1031 Exchange: What Every Syndicator Should Know!

In this episode of TBD with TLG, syndication attorneys, Gene Trowbridge and Jonathan Nieh, discuss 1031 exchange and the aspects of the law syndicators ought to be aware of.

Transcript

JN- [Jonathan] Hey Gene, how's it going
GT- Find, Jonathan. It's going great today. So I just can't wait to hear what you've come up with as your TBD topic for the day. It's always exciting.
JN- So yeah, I guess on this episode of TBD with TLG the topic is gonna be 1031 exchanges. Yay.
GT- Boy, that's a hot topic. That that's good. I know that on our Facebook page sometimes we get people who comment to us about that. So that's a good topic. Good job, Jonathan.
JN- Yeah, we definitely get a lot of questions about 1031 exchanges, what they are, whether you can even use one in a syndication and then how to go about it. So I guess to kind of explain to everyone what a 1031 exchanges are. IRS rule that allows someone to exchange like-kind property without being taxed. So I guess, well, you were explaining to me earlier, the kind of like the historical background of 1031 exchanges how it came about. But I guess back in the day, companies would exchange their assets, exchange for example like a factory, right? Two companies, each owns a factory, they would exchange it. No money has changed hands. So I guess the IRS decided, Oh, that shouldn't be taxable because you're just exchanging two things. I guess, in the real estate world though, so how it works is, you exchange one piece of property for another property and by doing so, if you don't have any there's no cash transferred in that exchange, you're not taxed on it. So,
GT- Yeah, Jonathan, the, you're exactly right in the way they do the formulas and we're not gonna worry about formulas here is that they look at the equity you have today and they look at the equity you have tomorrow in the new property. And if you just, if you transfer all of your equity you don't put anything in your pocket. So there's nothing for the government to recognize as a gain. And that's very, that's very beneficial, in the old days you could do personal property too. If I had a bulldozer and you had a backhoe and I needed the back hoe more than I needed the bulldozer, we could do that. As long as its business property. Now this, as long as it's business property for a long time 1031 covered just move your equity in real estate from one pile of bricks and mortar to another pile of bricks and mortar. Done right it's a transaction that is recognized for tax purposes. It's a great way to move real estate. And you do have the benefits of the benefits of tax deferral. If you went to a conference, I am always involved with the society of exchange counselors and they'd stand up and they'd give you 42 reasons to do an exchange, and only one of them is the reason to defer taxes. Although as you've gone on and talked about this some more, I'm sure most of our listeners are gonna get a sense of that that's the reason you do it. And that's the most important part. So that's what I think about this. And I'll shut up now.

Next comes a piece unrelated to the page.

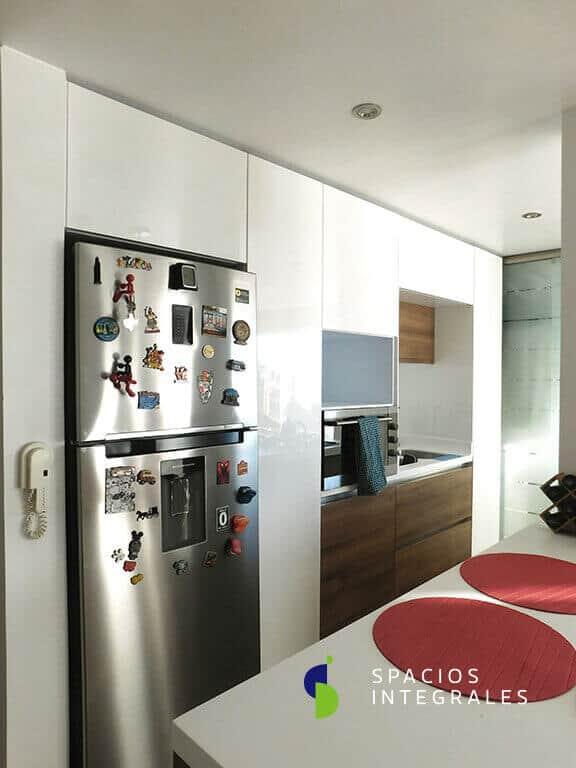 Cocina integral melamina color blanco y madera con mueble sobre nevera e isla con torre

JN- Yeah. So I guess one of the questions we get a lot is, can we do a 1031 exchange in our syndication? So a lot of our clients will come to us and say, "Hey, I have this one investor that wants to sell his property and do a 1031 exchange into this deal with us in our syndication." And generally speaking, the answer to that question is, no. Because when you're setting up a syndication, what you're selling to your investors is interest in an LLC which is personal property interest. It's not the same as real property interest. So the investor cannot exchange his real property interests for personal property interest and still be eligible for 1031.

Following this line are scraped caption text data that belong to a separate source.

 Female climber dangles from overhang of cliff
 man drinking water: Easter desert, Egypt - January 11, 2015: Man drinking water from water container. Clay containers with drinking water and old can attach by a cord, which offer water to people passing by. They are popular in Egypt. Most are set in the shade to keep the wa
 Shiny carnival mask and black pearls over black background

GT- And that's what you said earlier. You use the term like, kind, we should spend just a second on that, like kindness, exactly what you said, it's real estate, for real estate. Fine, but it isn't raw land, for raw land and a shopping center, for a shopping center. That's not what like kind means. Like kind means real estate for real estate. So if I have a single family house and I'm renting out it's used in my trade or business, and I want an exchange it for ownership in an apartment building, I can do that. I can do that. And I can do that, and avoid the taxes on that. So like kind, that's a real key. Another thing that's a real key is that it has to be a trader business property. It can't be your personal residence. Jonathan, you have a house now and you're moving up North. If you were to sell your house and when you move to San Francisco, you wouldn't look to 1031 as the IRS rule for deferring your gain, 'cause there's another rule that applies to personal residence, which talks about differing up to merit up to $500,000.
JN- 500, yeah.
GT- Yeah. So different set of rules. So for this is for business property and it's real estate for real estate. And that's, as you said, Jonathan that's a problem. Who takes the title? Who takes the title in this syndications? Does an individual investor take title to the real estate?

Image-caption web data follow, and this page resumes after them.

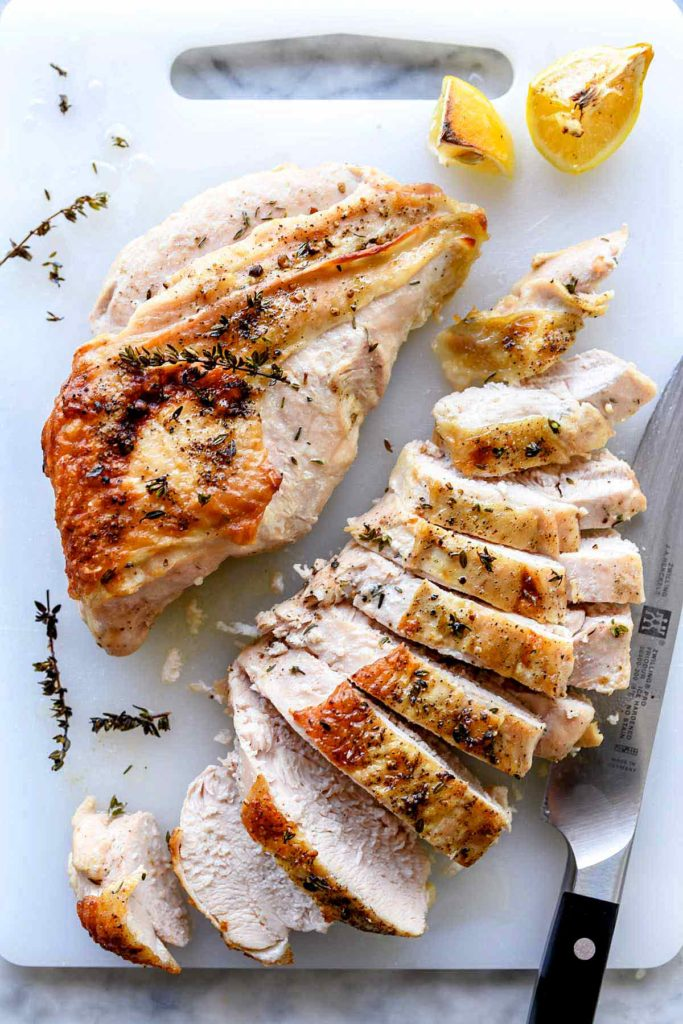 roast turkey breast on cutting board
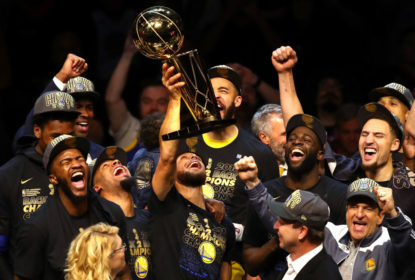 Stephen Curry #30 of the Golden State Warriors celebrates with the Larry O'Brien Trophy after defeating the Cleveland Cavaliers during Game Four of the 2018 NBA Finals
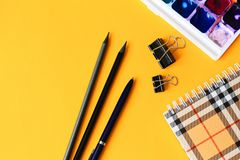 School subjects: pencils, notebook, watercolor paints on a light yellow background. Back to school concept stock photography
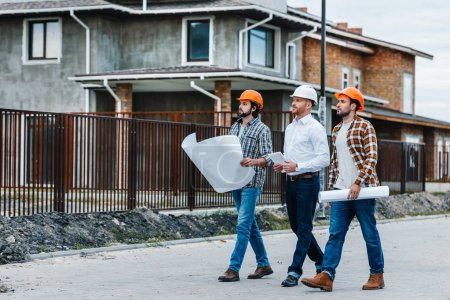 group of architects walking by building street with blueprints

JN- No, it's the LLC that we set up. That's the entity that takes title to the properties. So, then the individual investor doesn't get title of the property. So he doesn't get real property interests. He only gets a personal property interest in the LLC.
GT- Do we write about that in our documents?
JN- Yeah. That's one of the big disclosures we put in the PPM on one of the first creations.
GT- For about three different places. About three different places, we tell an investor that if just in case they read that, if they want to bring their 1031 money that's what they got. 1031 money into this deal, it's not gonna qualify for tax deferred exchange, 'cause they're buying personal property. But boy, did we get that question a lot?
JN- But is it possible though, to do a syndication with investors that want to 1031 into it?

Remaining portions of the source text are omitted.